Pravuil explained that the urn was called a samovar and that it was his most precious possession, bequeathed to him by a Coal-Collator who had been reprieved and returned upstairs. According to Pravuil, the samovar, if correctly supplied with raw ingredients, could provide hot tea, mulled wine, coffee, or cocoa.

This turned out to be almost true. Pravuil filled one of the drawers rather hesitantly with some of the tea Dusk had given him. But after some spouting of steam and considerable rattling, he was disconcerted to find that every tap and spigot dispensed a rather nasty blend of cocoa and wine. After several attempts to fix this, Pravuil finally ended up with something hot, pale, and amber that tasted faintly of apples. He served Arthur some of this in a pewter flagon that was a foot high and had a broken lid.

Arthur drank it gratefully. He was very cold, and whatever the fluid was, it warmed him up.

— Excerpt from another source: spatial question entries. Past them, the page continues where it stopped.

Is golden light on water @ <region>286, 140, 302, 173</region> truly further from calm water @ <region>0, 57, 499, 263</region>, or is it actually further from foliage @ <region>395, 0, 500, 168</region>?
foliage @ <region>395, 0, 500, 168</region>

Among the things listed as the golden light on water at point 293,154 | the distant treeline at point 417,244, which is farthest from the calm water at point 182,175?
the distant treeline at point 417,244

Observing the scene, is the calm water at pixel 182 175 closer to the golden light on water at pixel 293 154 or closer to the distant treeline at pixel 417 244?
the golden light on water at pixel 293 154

‘Why don’t you conjure up tea from Nothing?’ he asked after a few mouthfuls had revived him. ‘Like the Old One?’

‘If only I could,’ sighed Pravuil with an angry glare at the samovar. ‘But that is a great magic, to work with Nothing. The Old One is an adept, of course, though limited by his chains. Apart from him, there would be few in the House who can work with Nothing, particularly without assistance from some object of power, like your Key.’

‘I see,’ said Arthur. He wondered if he could use the Key himself to conjure something out of Nothing. But common sense told him it would be best not to try without some expert help. What if he called up a whole bunch of Nithlings like the ones who’d come up out of the cobbles in the Atrium?

Thinking of expert help reminded Arthur that he needed to talk to the Old One as soon as possible. He wondered if enough time had passed for the Old One’s eyes to grow back, and that led immediately to wondering how much time might have passed back home. Though the Will had said time between the House and the Secondary Realms was flexible, Arthur worried that he had been away too long. If he’d been missing for a day, then his parents would be terribly worried. Unless they had the Sleepy Plague already, in which case every minute was too long to delay to get back with a cure . . .

‘What time is it?’ asked Arthur. ‘Is it safe to approach the Old One?’

‘Mmmm, hard to say what time it is for the Old One,’ replied Pravuil. ‘Unless we look at his clock. Shall we go and see?’

Eighteen

PRAVUIL HUNG BACK as they approached the clock and then stopped altogether.

‘I’ll wait here if you don’t mind, my lord,’ he said. He kept his head bowed and he avoided Arthur’s gaze. ‘The Old One can be a little bit tetchy. Though of course he won’t be to you, Master.’

Arthur looked at him suspiciously. Pravuil hadn’t been afraid to go quite a bit closer before. What was he up to?

‘What does ‘a little bit tetchy’ mean?’ he asked. ‘What will he do?’